§ TEXTAUSZUG

▼

Erbverzicht oder Pflichtteilsverzicht

Was ist sinnvoller?

Online seit: 26.11.2021
Artikel bewerten: (0)

Die Kinder und der Ehegatte gehören nicht nur zu den gesetzlichen Erben, sondern auch zu den Pflichtteilsberechtigten. Grundsätzlich ist es also nicht möglich, diese Familienmitglieder ganz vom Erbe auszuschließen. Doch manchmal kann es - für beide Teile - sinnvoll und angebracht sein, auf das Erbe bereits im Vorhinein zu verzichten. Erfahren Sie hier, warum dies so ist und wie dies funktioniert.

Was ist der Unterschied zwischen einem Erb- und einem Pflichtteilsverzicht?

▲

§ VORLIEGENDE DATEN
▼

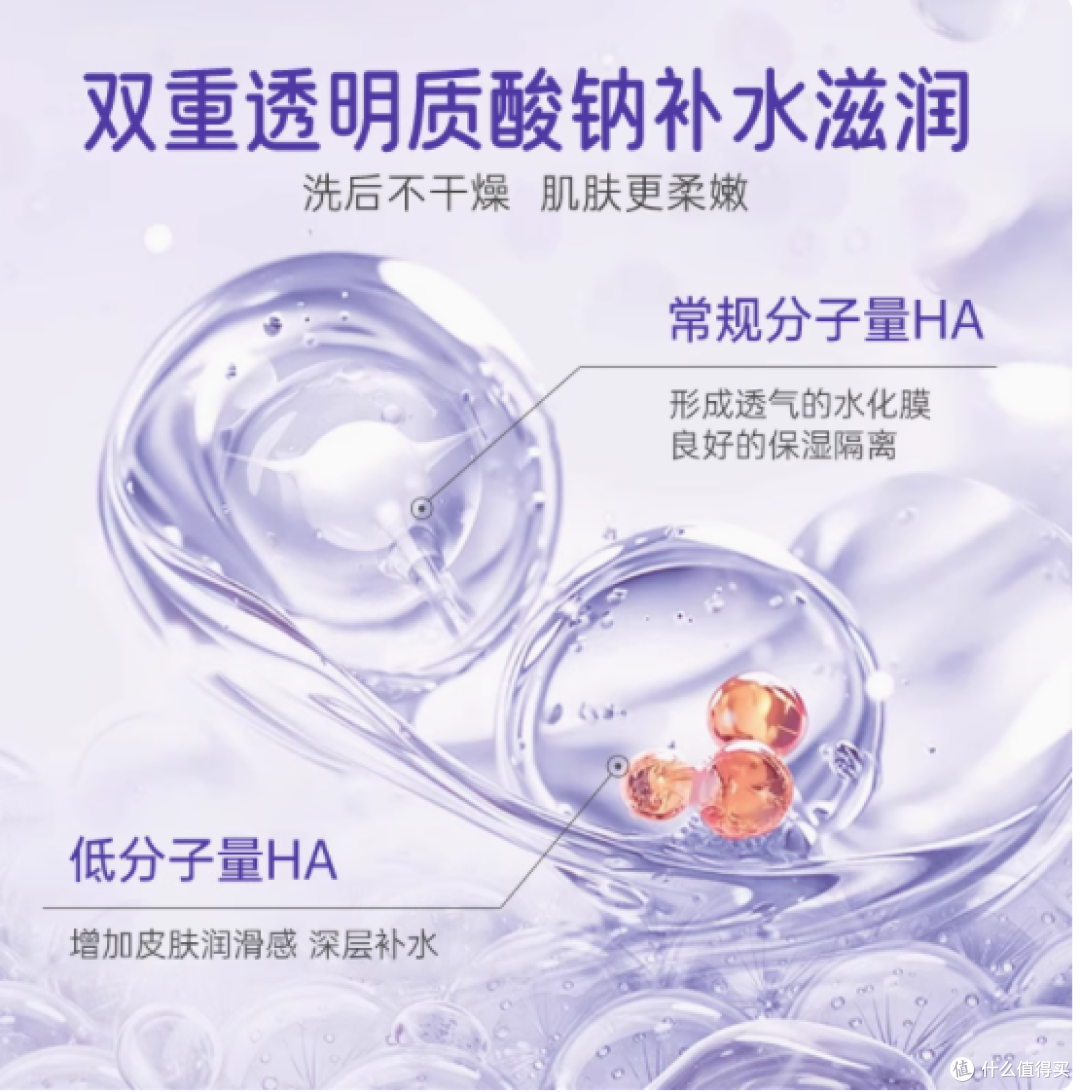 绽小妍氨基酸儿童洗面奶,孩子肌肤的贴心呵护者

▲
▼

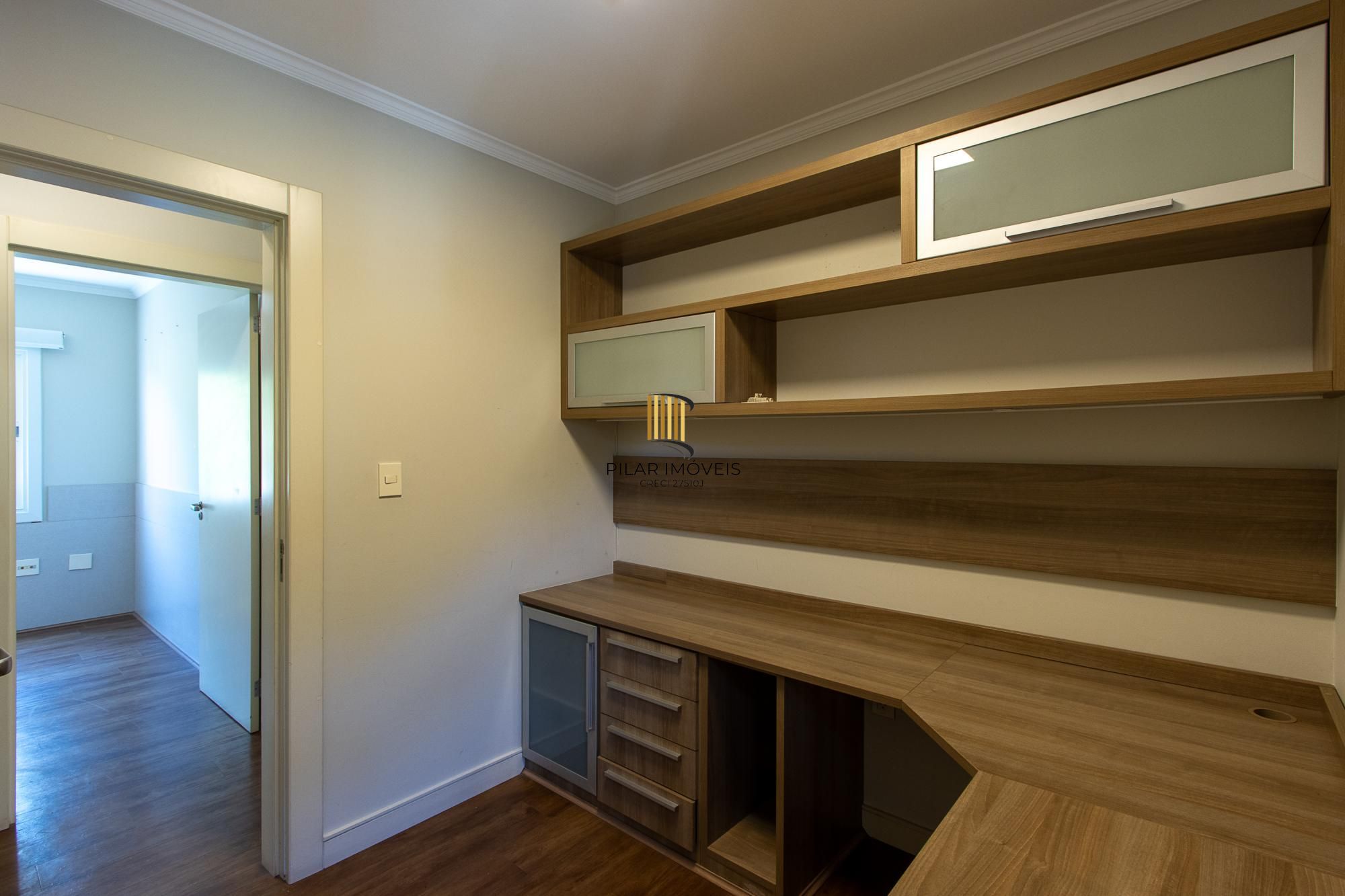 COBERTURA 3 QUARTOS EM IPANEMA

▲

§ DEINE AUFGABEN
[a] Beantworte diese Fragen zum Text über Erb- und Pflichtteilsverzicht:
(i) Seit welchem Datum ist der Artikel online?
(ii) Welche Familienmitglieder zählen laut Text zu den gesetzlichen Erben und zugleich zu den Pflichtteilsberechtigten?
(iii) Was ist nach dem Text bei diesen Familienmitgliedern grundsätzlich nicht möglich?
[b] Schreib den Text über Erb- und Pflichtteilsverzicht nach seiner letzten Zeile weiter.
Diese Daten kommen aus einer anderen Quelle als der Text.

§ ERWARTETE ERGEBNISSE
[a]
(i) Seit dem 26.11.2021.
(ii) Die Kinder und der Ehegatte.
(iii) Sie ganz vom Erbe auszuschließen.

[b]
Zunächst einmal betrachten wir das in § 2346 Abs. 1 BGB geregelte Grundmodell, den Erbverzicht. Nach der gesetzlichen Regelung können Verwandte und der Ehegatte durch einen Vertrag auf ihr gesetzliches Erbrecht verzichten. Folge eines solchen Verzichts ist, dass bei der Ermittlung der gesetzlichen Erben so getan wird, als würde es den Verzichtenden nicht mehr geben.

Beispiel: Der Erblasser E hat eine Ehefrau und zwei Kinder (aber noch keine Enkelkinder). Er hat kein Testament errichtet. Sein ältester Sohn gibt vor dem Notar einen Erbverzicht ab. E stirbt. Da in diesem Fall also so getan wird, als würde es diesen Sohn nicht geben, erben der andere Sohn und die Ehefrau jeweils zur Hälfte.

Nach § 2346 Abs. 2 BGB kann sich der Verzicht auch lediglich auf den Pflichtteil beschränken (sog. Pflichtteilsverzicht). Dann zählt der Verzichtende weiterhin zu den gesetzlichen Erben, aber er kann - wenn er testamentarisch enterbt wird - nicht mehr seinen Pflichtteil verlangen. Damit ein Pflichtteilsverzichts überhaupt Wirkung entfalten kann, muss also ein Testament errichtet werden.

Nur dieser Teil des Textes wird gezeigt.